What you will do = Using the CAG vacancy notice below, please decide whether each statement agrees with it, answering yes or no and quoting the notice's deciding words. 1. CAG members are paid for their role. 2. Dr Mark Taylor chaired the group for five years. 3. The group advises on applications to access patient information without consent in England and Scotland.

Vacancies: Confidentiality Advisory Group members

Last updated on 1 Nov 2017

When is it ok for organisations to access patient information, without asking the patient first?


That’s the question the Confidentiality Advisory Group (CAG) is asked to answer every time it meets. Whether it’s a request from researchers to look at readmission rates for mental health patients or a company looking to audit whether CCGs are being overcharged, the group’s role is to provide the Health Research Authority and the Secretary of State for Health with independent expert advice on applications to access patient information without consent in England and Wales.

Confidentiality Advisory Group members appointment

We are looking to increase our CAG membership from April 2018. As one of the CAG’s voluntary members, you will robustly assess applications within our regulatory framework and developed principles to advise whether the activity is in the public interest. We are keen to recruit a diverse set of both lay and expert members from a variety of backgrounds. You could be a member of the public, a patient representative, a member of a consumer group, a healthcare professional, or a member of a professional regulatory body or an academic/research institution.

Please review the Member information pack for further details of the role. If you have any queries around the role, please initially contact us via HRA.CAG@nhs.net or via 020 7972 2557.

CAG member deadline for application:  2 February 2018

Shortlisted candidates informed:  26 February 2018

CAG member interviews:  early March 2018 (TBC)

Members would be expected to take up their role from April 2018, and should be available to attend the CAG induction on 04 April 2018

Dr Mark Taylor, former chair:

Dr Mark Taylor

“Our job in CAG is to get into the detail that people don’t have the opportunity to consider in their busy lives. We’re considering the issues on their behalf.

“It is a responsibility to be acting on behalf of a patient, and to try and put oneself in her or his shoes and support what they would if asked.

“It’s been a pleasure to have contributed to the group over the past ten years and to have chaired it for five. It is challenging work, but an opportunity to learn a great deal, and always in a supportive environment. Ultimately this is a group with a public service motivation to enable excellent research and other medical purposes that patients would support, and that otherwise wouldn’t happen. It’s been a privilege being part of that.”

Raw data =
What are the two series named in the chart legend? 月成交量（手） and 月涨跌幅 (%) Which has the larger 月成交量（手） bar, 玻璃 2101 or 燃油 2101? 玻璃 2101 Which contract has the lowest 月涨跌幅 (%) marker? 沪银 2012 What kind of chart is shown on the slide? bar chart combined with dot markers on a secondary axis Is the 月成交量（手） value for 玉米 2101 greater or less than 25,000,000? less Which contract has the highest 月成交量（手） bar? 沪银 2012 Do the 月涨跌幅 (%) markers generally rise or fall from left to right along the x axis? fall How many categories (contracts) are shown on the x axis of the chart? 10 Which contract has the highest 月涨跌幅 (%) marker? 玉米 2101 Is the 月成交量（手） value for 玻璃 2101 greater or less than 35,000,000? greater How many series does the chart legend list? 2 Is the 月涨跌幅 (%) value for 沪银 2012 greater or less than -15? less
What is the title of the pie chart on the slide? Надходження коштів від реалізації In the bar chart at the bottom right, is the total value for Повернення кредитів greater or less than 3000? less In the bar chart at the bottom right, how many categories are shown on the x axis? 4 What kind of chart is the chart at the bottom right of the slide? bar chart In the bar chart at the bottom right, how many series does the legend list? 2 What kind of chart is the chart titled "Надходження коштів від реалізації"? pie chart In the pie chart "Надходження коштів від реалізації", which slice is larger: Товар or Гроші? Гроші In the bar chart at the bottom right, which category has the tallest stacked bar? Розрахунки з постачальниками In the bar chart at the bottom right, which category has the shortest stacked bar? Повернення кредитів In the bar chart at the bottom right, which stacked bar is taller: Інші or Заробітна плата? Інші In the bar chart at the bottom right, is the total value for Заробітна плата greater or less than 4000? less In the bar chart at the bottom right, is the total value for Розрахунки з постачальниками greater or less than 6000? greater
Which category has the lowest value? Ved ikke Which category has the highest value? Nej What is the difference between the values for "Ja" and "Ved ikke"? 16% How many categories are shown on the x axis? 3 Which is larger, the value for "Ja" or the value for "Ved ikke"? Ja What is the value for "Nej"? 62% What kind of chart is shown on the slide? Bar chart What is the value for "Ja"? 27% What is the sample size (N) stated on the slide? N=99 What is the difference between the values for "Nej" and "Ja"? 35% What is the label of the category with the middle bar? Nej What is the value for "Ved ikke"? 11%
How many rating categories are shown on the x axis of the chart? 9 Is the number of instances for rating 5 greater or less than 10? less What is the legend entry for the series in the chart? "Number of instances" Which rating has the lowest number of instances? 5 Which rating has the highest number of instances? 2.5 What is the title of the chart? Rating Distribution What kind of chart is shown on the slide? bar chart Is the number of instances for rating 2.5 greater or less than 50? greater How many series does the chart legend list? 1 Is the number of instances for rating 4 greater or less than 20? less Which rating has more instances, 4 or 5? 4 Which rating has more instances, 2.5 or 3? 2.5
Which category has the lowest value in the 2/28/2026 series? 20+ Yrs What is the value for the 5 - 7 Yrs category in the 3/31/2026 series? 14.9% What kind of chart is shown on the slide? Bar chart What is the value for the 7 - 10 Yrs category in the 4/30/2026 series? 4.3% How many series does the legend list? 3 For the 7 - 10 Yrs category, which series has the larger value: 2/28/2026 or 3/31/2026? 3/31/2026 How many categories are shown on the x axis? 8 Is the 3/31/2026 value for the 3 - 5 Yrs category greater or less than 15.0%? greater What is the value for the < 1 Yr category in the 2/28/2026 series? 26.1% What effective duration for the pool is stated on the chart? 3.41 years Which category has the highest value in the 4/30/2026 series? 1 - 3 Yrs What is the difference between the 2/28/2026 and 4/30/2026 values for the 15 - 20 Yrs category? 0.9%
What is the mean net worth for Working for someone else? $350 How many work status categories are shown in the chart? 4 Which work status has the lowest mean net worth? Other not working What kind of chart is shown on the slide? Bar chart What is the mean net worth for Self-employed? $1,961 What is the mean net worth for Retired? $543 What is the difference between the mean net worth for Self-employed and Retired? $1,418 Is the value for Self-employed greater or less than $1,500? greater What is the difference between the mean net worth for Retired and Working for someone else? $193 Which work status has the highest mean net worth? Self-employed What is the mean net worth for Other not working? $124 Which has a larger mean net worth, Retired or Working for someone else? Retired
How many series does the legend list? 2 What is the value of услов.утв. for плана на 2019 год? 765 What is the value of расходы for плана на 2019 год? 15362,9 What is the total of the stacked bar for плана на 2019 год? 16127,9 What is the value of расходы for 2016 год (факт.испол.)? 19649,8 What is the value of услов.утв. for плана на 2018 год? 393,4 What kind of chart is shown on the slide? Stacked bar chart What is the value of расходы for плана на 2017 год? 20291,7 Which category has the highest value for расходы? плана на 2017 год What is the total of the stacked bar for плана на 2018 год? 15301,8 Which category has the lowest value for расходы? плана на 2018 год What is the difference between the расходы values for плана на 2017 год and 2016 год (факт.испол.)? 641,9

Response for this exercise =
1. No: "As one of the CAG’s voluntary members"
2. Yes: "to have chaired it for five"
3. No: "without consent in England and Wales"